## AIM OF THE TASK
Output the items as a Markdown table with the columns n and Line, beginning at the line containing "In this photo featuring" and continuing through the last line of the items, with blank lines omitted.

## Spatial reasoning dataset excerpts
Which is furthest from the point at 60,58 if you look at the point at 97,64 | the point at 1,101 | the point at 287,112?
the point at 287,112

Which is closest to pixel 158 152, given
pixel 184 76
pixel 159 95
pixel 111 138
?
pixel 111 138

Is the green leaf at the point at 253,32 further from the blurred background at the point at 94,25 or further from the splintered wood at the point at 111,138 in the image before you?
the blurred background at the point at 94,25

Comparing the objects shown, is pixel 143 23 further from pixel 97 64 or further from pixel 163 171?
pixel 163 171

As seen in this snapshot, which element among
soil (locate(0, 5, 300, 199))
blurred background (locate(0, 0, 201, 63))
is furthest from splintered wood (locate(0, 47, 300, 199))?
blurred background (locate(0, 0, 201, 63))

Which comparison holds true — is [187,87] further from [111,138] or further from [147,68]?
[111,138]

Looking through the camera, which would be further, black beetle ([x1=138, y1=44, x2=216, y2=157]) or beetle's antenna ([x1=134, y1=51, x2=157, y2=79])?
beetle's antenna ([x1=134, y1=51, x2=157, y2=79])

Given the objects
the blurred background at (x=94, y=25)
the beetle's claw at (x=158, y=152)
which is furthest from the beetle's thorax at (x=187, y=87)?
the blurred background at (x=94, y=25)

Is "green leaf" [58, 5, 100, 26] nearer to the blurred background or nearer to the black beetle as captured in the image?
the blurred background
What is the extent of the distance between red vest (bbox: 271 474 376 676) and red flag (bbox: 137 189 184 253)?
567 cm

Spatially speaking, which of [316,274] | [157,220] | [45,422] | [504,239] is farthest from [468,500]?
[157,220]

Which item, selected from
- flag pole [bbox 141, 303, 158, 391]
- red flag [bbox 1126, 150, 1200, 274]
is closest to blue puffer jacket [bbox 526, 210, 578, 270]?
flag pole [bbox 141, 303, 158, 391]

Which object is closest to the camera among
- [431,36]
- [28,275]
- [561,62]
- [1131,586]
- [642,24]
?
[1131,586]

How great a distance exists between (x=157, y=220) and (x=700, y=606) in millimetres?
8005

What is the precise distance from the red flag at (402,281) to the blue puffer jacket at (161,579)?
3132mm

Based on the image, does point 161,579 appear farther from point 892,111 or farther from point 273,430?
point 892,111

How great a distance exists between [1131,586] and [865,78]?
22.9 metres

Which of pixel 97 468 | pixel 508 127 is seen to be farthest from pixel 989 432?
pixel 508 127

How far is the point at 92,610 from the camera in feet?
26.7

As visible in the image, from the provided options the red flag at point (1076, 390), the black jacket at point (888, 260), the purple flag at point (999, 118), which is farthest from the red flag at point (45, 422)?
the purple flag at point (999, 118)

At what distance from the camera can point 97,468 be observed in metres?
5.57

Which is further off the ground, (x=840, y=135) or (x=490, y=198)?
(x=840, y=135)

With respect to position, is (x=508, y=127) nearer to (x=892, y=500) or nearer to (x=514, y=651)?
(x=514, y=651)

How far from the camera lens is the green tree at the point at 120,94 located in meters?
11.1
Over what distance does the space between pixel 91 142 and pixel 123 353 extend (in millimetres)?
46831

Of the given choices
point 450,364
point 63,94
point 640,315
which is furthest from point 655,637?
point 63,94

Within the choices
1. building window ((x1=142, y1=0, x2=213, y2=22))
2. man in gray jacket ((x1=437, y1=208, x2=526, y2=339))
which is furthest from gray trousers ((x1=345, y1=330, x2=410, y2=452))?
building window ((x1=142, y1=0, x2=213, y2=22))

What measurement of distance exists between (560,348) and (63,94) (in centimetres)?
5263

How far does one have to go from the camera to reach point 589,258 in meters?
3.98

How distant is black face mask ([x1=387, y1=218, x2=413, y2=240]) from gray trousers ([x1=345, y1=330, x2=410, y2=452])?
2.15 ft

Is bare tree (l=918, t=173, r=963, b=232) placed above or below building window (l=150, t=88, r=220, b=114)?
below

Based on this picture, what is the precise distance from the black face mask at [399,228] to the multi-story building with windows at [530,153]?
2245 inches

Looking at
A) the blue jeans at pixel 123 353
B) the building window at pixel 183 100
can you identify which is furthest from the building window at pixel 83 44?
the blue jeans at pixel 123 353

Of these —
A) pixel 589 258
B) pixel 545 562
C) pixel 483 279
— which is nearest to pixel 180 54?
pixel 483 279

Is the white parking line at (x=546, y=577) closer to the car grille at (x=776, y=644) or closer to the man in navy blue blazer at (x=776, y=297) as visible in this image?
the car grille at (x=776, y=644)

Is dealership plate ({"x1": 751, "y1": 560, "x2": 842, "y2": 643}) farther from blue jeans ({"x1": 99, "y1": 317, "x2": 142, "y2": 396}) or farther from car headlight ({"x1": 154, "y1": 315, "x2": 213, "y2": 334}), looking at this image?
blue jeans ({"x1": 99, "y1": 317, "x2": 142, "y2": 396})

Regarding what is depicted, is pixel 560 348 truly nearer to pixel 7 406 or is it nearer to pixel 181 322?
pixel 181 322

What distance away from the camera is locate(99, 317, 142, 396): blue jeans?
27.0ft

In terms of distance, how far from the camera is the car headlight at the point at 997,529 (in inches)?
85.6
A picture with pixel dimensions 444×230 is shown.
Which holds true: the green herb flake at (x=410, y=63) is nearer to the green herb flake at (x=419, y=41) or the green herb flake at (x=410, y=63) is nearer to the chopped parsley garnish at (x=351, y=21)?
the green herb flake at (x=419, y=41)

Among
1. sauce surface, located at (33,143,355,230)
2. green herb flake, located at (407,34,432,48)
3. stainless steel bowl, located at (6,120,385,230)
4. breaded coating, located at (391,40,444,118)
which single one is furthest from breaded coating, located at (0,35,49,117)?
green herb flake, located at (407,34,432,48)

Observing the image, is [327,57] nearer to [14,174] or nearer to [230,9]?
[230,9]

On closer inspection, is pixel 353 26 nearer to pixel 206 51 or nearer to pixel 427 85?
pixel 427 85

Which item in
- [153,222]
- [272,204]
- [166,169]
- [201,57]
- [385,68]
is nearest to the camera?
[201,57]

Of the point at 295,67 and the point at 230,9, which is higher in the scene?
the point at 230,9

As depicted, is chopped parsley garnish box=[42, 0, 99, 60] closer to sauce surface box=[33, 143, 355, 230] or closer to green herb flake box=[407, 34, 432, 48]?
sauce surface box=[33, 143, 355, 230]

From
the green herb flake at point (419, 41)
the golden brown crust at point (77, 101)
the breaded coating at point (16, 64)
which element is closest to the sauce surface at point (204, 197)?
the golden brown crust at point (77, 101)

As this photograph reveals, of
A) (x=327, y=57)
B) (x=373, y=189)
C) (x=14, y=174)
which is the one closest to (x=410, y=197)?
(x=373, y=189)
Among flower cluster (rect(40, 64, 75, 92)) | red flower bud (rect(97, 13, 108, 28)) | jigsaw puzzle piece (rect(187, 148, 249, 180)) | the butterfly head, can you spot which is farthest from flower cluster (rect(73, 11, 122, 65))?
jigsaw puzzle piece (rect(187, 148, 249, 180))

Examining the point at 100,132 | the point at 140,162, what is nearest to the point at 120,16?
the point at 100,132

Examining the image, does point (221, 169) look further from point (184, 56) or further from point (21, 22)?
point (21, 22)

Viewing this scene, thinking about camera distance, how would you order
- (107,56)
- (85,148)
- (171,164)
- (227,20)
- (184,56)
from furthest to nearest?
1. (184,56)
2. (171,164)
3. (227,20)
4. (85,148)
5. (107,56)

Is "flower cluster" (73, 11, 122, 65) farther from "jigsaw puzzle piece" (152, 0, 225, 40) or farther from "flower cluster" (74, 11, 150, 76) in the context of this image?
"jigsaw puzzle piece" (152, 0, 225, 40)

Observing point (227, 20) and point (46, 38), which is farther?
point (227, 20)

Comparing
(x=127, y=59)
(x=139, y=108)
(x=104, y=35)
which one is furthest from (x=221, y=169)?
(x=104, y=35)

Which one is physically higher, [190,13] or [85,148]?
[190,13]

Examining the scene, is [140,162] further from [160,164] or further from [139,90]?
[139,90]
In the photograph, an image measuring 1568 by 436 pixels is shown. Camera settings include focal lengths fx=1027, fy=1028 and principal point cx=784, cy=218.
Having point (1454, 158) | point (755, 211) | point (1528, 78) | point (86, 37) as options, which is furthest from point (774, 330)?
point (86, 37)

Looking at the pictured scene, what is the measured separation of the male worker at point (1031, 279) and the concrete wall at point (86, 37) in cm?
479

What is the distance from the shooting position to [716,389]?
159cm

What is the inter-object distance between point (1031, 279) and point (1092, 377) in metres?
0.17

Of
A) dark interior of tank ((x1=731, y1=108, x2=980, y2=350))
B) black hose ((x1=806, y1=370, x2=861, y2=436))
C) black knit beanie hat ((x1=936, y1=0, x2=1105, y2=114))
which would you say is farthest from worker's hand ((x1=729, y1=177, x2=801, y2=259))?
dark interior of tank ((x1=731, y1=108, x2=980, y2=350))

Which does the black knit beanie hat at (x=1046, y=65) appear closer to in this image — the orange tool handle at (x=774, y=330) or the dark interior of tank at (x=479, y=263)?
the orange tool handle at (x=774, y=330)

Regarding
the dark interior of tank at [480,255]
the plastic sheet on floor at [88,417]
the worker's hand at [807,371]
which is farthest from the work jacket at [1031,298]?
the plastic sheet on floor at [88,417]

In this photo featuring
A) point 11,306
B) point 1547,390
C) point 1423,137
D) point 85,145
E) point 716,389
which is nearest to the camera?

## EXERCISE OUTPUT
| n | Line |
|---|---|
| 1 | In this photo featuring |
| 2 | A) point 11,306 |
| 3 | B) point 1547,390 |
| 4 | C) point 1423,137 |
| 5 | D) point 85,145 |
| 6 | E) point 716,389 |
| 7 | which is nearest to the camera? |